## The data
----

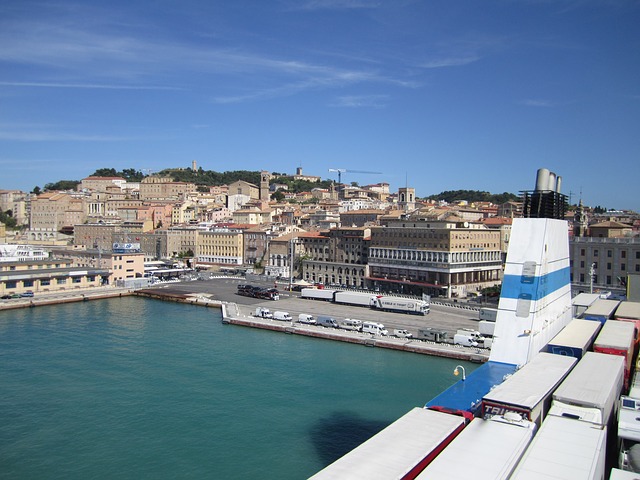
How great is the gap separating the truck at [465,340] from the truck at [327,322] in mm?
4331

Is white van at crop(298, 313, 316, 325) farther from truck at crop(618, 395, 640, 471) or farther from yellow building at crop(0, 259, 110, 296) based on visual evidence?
yellow building at crop(0, 259, 110, 296)

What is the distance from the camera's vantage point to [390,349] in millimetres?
15938

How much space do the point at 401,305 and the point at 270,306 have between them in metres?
5.59

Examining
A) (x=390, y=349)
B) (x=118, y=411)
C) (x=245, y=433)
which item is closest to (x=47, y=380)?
(x=118, y=411)

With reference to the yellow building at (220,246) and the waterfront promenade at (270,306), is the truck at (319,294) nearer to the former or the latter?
the waterfront promenade at (270,306)

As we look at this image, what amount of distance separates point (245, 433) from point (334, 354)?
597 centimetres

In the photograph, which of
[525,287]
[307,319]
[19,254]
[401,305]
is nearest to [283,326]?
[307,319]

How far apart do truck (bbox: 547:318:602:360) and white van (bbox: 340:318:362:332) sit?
7684 millimetres

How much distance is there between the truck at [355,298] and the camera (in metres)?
22.1

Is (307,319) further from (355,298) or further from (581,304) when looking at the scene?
(581,304)

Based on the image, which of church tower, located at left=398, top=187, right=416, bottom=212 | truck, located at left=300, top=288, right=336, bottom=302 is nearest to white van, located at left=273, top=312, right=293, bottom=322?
truck, located at left=300, top=288, right=336, bottom=302

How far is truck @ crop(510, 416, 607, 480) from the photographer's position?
512 cm

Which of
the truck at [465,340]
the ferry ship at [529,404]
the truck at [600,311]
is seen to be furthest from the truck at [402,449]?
the truck at [465,340]

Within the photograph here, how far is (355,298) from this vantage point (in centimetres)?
2250
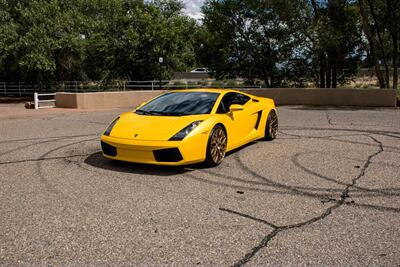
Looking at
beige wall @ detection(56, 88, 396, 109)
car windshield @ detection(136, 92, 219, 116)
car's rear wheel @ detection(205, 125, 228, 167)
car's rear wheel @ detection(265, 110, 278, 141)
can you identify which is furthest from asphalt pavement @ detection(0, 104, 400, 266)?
beige wall @ detection(56, 88, 396, 109)

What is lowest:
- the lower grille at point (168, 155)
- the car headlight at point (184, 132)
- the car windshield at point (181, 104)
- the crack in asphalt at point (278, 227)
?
the crack in asphalt at point (278, 227)

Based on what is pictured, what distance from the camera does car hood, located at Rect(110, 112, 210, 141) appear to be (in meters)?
5.82

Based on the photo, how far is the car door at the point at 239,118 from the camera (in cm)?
678

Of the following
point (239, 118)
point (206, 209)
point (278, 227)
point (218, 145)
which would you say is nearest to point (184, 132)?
point (218, 145)

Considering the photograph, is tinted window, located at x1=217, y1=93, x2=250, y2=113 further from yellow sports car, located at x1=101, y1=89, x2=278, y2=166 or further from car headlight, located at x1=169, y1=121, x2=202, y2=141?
car headlight, located at x1=169, y1=121, x2=202, y2=141

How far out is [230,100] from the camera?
7.27 m

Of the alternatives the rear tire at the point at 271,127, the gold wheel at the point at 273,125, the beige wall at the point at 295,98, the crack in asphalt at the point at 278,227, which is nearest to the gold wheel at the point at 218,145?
the crack in asphalt at the point at 278,227

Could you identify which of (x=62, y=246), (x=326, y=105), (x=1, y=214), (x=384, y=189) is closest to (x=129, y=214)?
(x=62, y=246)

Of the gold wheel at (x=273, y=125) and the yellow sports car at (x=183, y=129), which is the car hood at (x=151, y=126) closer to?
the yellow sports car at (x=183, y=129)

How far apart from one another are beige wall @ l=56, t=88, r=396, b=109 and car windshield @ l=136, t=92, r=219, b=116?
1146 cm

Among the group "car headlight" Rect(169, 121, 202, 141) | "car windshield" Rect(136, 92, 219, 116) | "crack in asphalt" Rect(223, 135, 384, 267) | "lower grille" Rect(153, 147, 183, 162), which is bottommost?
"crack in asphalt" Rect(223, 135, 384, 267)

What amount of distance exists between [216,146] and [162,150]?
0.94m

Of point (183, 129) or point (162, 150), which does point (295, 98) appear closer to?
point (183, 129)

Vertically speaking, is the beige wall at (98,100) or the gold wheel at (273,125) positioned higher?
the beige wall at (98,100)
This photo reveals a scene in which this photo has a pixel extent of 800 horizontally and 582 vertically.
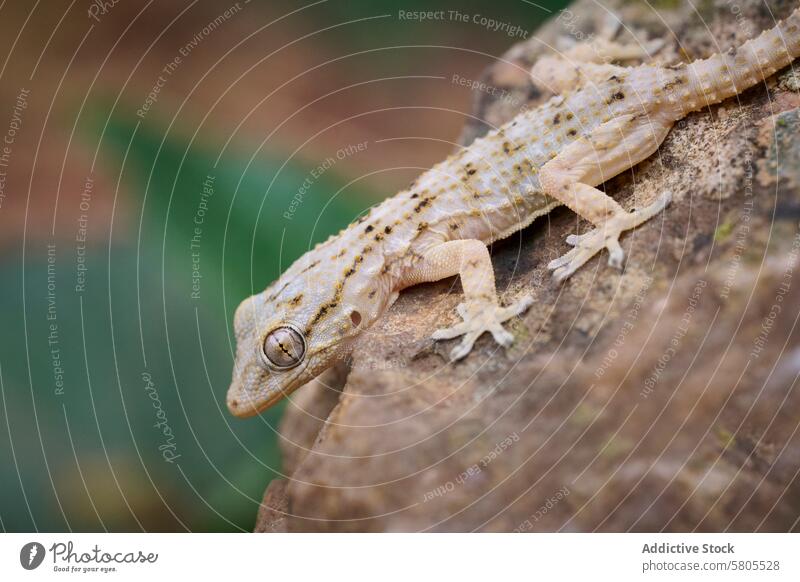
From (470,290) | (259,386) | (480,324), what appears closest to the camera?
(480,324)

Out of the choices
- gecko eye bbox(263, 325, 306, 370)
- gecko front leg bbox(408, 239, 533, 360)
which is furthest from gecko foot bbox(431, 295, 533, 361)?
gecko eye bbox(263, 325, 306, 370)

----

## Stated goal
Rewrite all the lines above with "photographer's position" changed to "camera position" and everything else kept the same. Leave out the pictures.

## Correct result
How great is the gap separating the truck at [465,340] from the truck at [327,322] in mm?
4331

Is white van at crop(298, 313, 316, 325) farther from truck at crop(618, 395, 640, 471) or farther from yellow building at crop(0, 259, 110, 296) based on visual evidence?
yellow building at crop(0, 259, 110, 296)

What is the distance from the camera's vantage point to [390,349] in millimetres?
15938

How much space do the point at 401,305 and the point at 270,306 have between them in metres?
5.59

Examining
A) (x=390, y=349)
B) (x=118, y=411)
C) (x=245, y=433)
which item is closest to (x=47, y=380)?
(x=118, y=411)

With reference to the yellow building at (220,246) and the waterfront promenade at (270,306), is the truck at (319,294) nearer to the former or the latter?
the waterfront promenade at (270,306)

As we look at this image, what amount of distance separates point (245, 433) from point (334, 354)?
597 centimetres

In the photograph, which of
[525,287]
[307,319]
[19,254]
[401,305]
is nearest to [283,326]?
[307,319]

How far apart do truck (bbox: 547:318:602:360) and white van (bbox: 340:318:362:332) sit?
7684 millimetres

How much distance is there between the truck at [355,298] and the camera (in metres)?
22.1

Is (307,319) further from (355,298) or further from (581,304) when looking at the scene?
(581,304)

Based on the image, which of church tower, located at left=398, top=187, right=416, bottom=212 | truck, located at left=300, top=288, right=336, bottom=302 is nearest to white van, located at left=273, top=312, right=293, bottom=322?
truck, located at left=300, top=288, right=336, bottom=302

How far is truck @ crop(510, 416, 607, 480) from the camera position?
512 cm

Which of
the truck at [465,340]
the ferry ship at [529,404]
the truck at [600,311]
is seen to be furthest from the truck at [402,449]?
the truck at [465,340]

Within the photograph here, how far is (355,298) from this vantage point (in centimetres)?
2250
Looking at
beige wall @ detection(56, 88, 396, 109)
car windshield @ detection(136, 92, 219, 116)
car's rear wheel @ detection(205, 125, 228, 167)
car's rear wheel @ detection(265, 110, 278, 141)
can you identify which is furthest from asphalt pavement @ detection(0, 104, 400, 266)?
beige wall @ detection(56, 88, 396, 109)

What is lowest:
- the lower grille at point (168, 155)
- the car headlight at point (184, 132)
- the car windshield at point (181, 104)
- the crack in asphalt at point (278, 227)
?
the crack in asphalt at point (278, 227)

Based on what is pictured, what distance from the camera does car hood, located at Rect(110, 112, 210, 141) appear to be (in meters)?
5.82

Based on the photo, how far is the car door at the point at 239,118 from the camera (in cm)?
678

Of the following
point (239, 118)
point (206, 209)
point (278, 227)
point (218, 145)
which would you say is nearest to point (184, 132)?
point (218, 145)

Considering the photograph, is tinted window, located at x1=217, y1=93, x2=250, y2=113 further from yellow sports car, located at x1=101, y1=89, x2=278, y2=166 or further from car headlight, located at x1=169, y1=121, x2=202, y2=141?
car headlight, located at x1=169, y1=121, x2=202, y2=141

How far out is [230,100] from the camera?
7.27 m

Of the alternatives the rear tire at the point at 271,127, the gold wheel at the point at 273,125, the beige wall at the point at 295,98, the crack in asphalt at the point at 278,227, which is nearest to the gold wheel at the point at 218,145?
the crack in asphalt at the point at 278,227

Could you identify which of (x=62, y=246), (x=326, y=105), (x=1, y=214), (x=384, y=189) is closest to (x=129, y=214)?
(x=62, y=246)

Of the gold wheel at (x=273, y=125) and the yellow sports car at (x=183, y=129), which is the car hood at (x=151, y=126) closer to?
the yellow sports car at (x=183, y=129)

How far apart from one another are beige wall @ l=56, t=88, r=396, b=109 and car windshield @ l=136, t=92, r=219, b=116?
1146 cm

Among the group "car headlight" Rect(169, 121, 202, 141) | "car windshield" Rect(136, 92, 219, 116) | "crack in asphalt" Rect(223, 135, 384, 267) | "lower grille" Rect(153, 147, 183, 162), which is bottommost?
"crack in asphalt" Rect(223, 135, 384, 267)

What amount of distance exists between [216,146] and [162,150]?
0.94m

Of point (183, 129) or point (162, 150), which does point (295, 98) appear closer to?
point (183, 129)

Vertically speaking, is the beige wall at (98,100) or the gold wheel at (273,125) positioned higher?
the beige wall at (98,100)
This photo reveals a scene in which this photo has a pixel extent of 800 horizontally and 582 vertically.
From (470,290) | (259,386) | (480,324), what appears closest to the camera?
(480,324)

Out of the choices
- gecko eye bbox(263, 325, 306, 370)
- gecko front leg bbox(408, 239, 533, 360)
which is furthest from gecko foot bbox(431, 295, 533, 361)?
gecko eye bbox(263, 325, 306, 370)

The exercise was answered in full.